Atatürk'ün engellilere olan duyarlılığına dair en bilinen örneklerden biri, Kurtuluş Savaşı yıllarında Gazi olmuş askerlerle kurduğu güçlü bağdır. Savaşta uzuvlarını kaybeden, görme ya da işitme duyusunu yitiren gazilere karşı derin bir saygı duyan Atatürk, onların fedakârlığını her fırsatta dile getirmiştir. Bir gün, cephede bacağını kaybetmiş bir askeri ziyaret ettiğinde, ona şöyle demiştir: "Sen yalnızca bedeninden bir parça verdin, bu millet ise sana sonsuz minnettarlığını borçlu." Bu sözler, onun engellilere bakış açısını açıkça yansıtır.

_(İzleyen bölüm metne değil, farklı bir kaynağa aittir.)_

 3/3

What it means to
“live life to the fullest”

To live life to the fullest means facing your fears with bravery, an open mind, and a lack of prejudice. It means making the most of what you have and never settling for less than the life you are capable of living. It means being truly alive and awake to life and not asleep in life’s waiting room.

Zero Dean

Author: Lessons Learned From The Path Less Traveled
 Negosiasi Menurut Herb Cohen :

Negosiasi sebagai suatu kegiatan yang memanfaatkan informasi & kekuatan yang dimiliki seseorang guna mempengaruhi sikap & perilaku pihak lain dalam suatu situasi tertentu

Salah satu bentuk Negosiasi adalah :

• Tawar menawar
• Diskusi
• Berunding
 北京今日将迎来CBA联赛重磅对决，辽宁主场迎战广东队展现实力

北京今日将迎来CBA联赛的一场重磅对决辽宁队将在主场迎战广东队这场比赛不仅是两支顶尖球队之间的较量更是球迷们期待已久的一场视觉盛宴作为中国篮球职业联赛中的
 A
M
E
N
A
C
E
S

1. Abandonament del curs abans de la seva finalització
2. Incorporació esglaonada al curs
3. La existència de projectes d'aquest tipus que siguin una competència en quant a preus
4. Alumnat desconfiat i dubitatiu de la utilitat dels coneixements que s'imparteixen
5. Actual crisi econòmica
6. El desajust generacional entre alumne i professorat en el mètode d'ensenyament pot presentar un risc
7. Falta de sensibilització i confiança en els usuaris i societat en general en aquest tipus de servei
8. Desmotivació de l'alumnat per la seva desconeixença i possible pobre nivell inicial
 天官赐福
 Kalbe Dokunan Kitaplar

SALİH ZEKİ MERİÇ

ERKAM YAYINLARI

Yine Dolmabahçe Sarayı’nda düzenlenen bir kabul töreninde, işitme engelli bir çocuğun Atatürk'le tanışma isteği dile getirilir. Atatürk, bu isteği memnuniyetle kabul eder. Çocukla göz teması kurarak onunla elleriyle iletişim kurmaya çalışır ve çocukla dakikalarca ilgilenir. O sırada yanındakilere “Onların gözlerine bakın, her şey orada” diyerek empati kurmanın önemini vurgular.

Atatürk’ün engelli bireylere duyduğu sevgi sadece sözde kalmamış, icraatlarına da yansımıştır. Eğitimde fırsat eşitliği ilkesini savunmuş, engellilerin eğitime erişimini sağlamak için kurumların açılmasını teşvik etmiştir. 1920’li yıllarda kurulan bazı okullar ve meslek atölyeleri, bu anlayışın ürünü olarak doğmuştur.

Engelliler de Atatürk’e büyük bir sevgiyle bağlıydı. Onu bir kurtarıcı, bir umut ışığı olarak gördüler. Özellikle savaşlarda engelli kalan gaziler, onunla aralarında özel bir bağ kurmuşlardı. Her 10 Kasım’da, ellerinden geldiğince anıtlara giden birçok engelli yurttaş, Atatürk’ün kendilerine kazandırdığı saygın yeri ve değerli kimliği anmak için bir araya gelmişlerdir.

Mustafa Kemal Atatürk’ün insan sevgisi, onun tüm insanları kucaklayan bir lider oluşunun temel göstergesidir. Engellilere karşı taşıdığı içten sevgi ve duyarlılık, bugün bile bu alanda yapılan çalışmalara ilham vermektedir. Onun bu yaklaşımı, toplumsal adaletin ve eşitliğin ancak tüm bireylerin değerli görülmesiyle sağlanabileceğini bizlere bir kez daha hatırlatmaktadır.